I need to develop a multi-threaded program which has numerous threads waiting for the main to assign them work (something along the lines of a producer consumer thread). I have condition variables to alert the threads to stop waiting and start working and then go back to wait state. I have a mutex on the condition variable which would be locked and under the control of the main thread. I call function def() on worker threads.

Main thread

    int def(int y)
   {
    // Signal the worker threads to stop waiting and start working
    pthread_cond_signal(&condvar);
    pthread_mutex_lock(&mutex);
    pthread_cond_wait(&condvar1, &mutex);
    pthread_mutex_unlock(&mutex);
    fprintf(stderr, "\nInside the thread");
    return 0;

   }



int init()
    {
    // Initialize the thread condition variables
        pthread_mutex_init(&mutex, NULL);
        pthread_cond_init(&condvar, NULL);
        pthread_cond_init(&condvar1, NULL);
        int x=0;

        if(pthread_create(&mythread, NULL, abc, &x)) {
                fprintf(stderr, "Error creating thread\n");

        }

        return 0;
   }

My issue is that the program is time sensitive and lock instructions take a few thousand nanoseconds.

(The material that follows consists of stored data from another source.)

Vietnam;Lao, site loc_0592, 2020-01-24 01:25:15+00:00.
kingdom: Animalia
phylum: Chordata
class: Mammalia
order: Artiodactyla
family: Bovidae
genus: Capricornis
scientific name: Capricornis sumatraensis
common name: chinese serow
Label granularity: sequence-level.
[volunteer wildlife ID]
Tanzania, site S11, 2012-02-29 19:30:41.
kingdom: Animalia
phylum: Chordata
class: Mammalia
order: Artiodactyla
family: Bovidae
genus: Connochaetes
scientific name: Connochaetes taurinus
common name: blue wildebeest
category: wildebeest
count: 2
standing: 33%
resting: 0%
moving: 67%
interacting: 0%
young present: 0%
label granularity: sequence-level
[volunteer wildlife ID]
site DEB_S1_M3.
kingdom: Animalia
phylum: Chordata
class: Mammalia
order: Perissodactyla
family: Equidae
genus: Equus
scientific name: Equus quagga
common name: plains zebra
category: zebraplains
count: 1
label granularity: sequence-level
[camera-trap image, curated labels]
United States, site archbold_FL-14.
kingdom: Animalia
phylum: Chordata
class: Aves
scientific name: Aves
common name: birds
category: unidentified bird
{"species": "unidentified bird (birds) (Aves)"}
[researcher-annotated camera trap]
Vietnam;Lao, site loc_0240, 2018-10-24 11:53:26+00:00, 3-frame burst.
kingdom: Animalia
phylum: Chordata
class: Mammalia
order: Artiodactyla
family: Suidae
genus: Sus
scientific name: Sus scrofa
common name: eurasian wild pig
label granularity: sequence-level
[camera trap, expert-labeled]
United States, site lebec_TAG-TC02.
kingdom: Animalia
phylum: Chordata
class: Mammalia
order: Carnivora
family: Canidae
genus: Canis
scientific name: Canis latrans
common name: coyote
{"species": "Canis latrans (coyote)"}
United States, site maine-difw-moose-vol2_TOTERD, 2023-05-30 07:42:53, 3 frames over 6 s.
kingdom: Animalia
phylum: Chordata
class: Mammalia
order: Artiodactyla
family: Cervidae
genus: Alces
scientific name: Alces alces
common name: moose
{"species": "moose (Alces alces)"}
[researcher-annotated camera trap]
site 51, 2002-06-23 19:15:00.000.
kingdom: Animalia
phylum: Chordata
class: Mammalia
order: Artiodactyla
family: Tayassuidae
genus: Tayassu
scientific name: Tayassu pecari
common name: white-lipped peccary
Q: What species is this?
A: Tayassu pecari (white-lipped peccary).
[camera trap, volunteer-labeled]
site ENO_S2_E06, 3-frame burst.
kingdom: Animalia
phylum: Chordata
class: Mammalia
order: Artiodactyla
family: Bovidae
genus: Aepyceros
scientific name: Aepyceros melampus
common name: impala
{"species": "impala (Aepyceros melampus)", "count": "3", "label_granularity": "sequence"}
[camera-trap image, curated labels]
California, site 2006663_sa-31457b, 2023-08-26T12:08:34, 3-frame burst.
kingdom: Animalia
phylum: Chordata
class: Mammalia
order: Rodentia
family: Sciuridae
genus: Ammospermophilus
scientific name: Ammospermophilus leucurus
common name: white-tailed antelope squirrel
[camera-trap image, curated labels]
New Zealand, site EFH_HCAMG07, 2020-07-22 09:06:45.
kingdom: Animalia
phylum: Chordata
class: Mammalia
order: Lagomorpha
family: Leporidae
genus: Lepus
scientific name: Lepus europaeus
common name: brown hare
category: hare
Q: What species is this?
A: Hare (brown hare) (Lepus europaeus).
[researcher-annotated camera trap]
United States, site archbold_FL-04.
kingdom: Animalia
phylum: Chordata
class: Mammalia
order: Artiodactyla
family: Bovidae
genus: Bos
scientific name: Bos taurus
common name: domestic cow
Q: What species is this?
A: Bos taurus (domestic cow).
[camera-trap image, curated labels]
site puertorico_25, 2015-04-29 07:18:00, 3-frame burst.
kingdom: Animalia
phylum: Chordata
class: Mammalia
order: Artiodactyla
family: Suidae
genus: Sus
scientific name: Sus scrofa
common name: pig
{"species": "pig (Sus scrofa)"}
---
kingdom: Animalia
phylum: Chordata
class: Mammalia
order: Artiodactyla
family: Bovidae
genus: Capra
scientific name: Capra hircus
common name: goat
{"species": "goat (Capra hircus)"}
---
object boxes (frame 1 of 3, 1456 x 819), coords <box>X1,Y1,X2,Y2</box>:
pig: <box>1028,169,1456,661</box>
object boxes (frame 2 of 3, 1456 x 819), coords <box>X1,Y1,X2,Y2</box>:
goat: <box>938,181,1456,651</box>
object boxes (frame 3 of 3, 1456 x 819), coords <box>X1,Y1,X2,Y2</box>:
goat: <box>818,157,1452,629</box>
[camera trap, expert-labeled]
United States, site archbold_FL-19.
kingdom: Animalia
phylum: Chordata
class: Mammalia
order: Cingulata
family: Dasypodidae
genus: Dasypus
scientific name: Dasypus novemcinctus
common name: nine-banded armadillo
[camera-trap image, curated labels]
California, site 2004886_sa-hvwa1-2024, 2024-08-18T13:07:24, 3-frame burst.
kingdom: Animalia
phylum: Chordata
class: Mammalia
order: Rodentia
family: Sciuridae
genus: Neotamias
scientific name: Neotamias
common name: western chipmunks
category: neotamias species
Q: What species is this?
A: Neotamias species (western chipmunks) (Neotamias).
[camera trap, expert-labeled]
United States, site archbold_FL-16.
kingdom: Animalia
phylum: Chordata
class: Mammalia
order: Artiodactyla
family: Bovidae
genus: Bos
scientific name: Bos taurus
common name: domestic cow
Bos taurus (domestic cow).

My question is that can i interact with the threads and keep them waiting without using mutex locks? I have independent worker threads which do not access each other's data. The main and the worker thread pass each other data.

What is the correct way to go about it?

JRD
  • 37
  • 2
  • What have you tried other than mutexes and condition variables? You can use semaphores. You can use a [pipe](http://pubs.opengroup.org/onlinepubs/9699919799/functions/pipe.html) as a queue for distributing work (write a pointer value to the pipe, worker threads read the pointer value from the pipe). You can try lock-free queues (while those [tend not to work very well](https://stackoverflow.com/questions/43540943/using-boost-lockfree-queue-is-slower-than-using-mutexes), maybe they'll work well for you). There is no "correct way". – Andrew Henle Aug 16 '18 at 10:36

1 Answers1

0

The reason to use a mutex :

A condition variable must always be associated with a mutex, to avoid the race condition where a thread prepares to wait on a condition variable and another thread signals the condition just before the first thread actually waits on it.

You should use it before pthread_cond_signal and before pthread_cond_wait.

I guess you don't need a condition variable.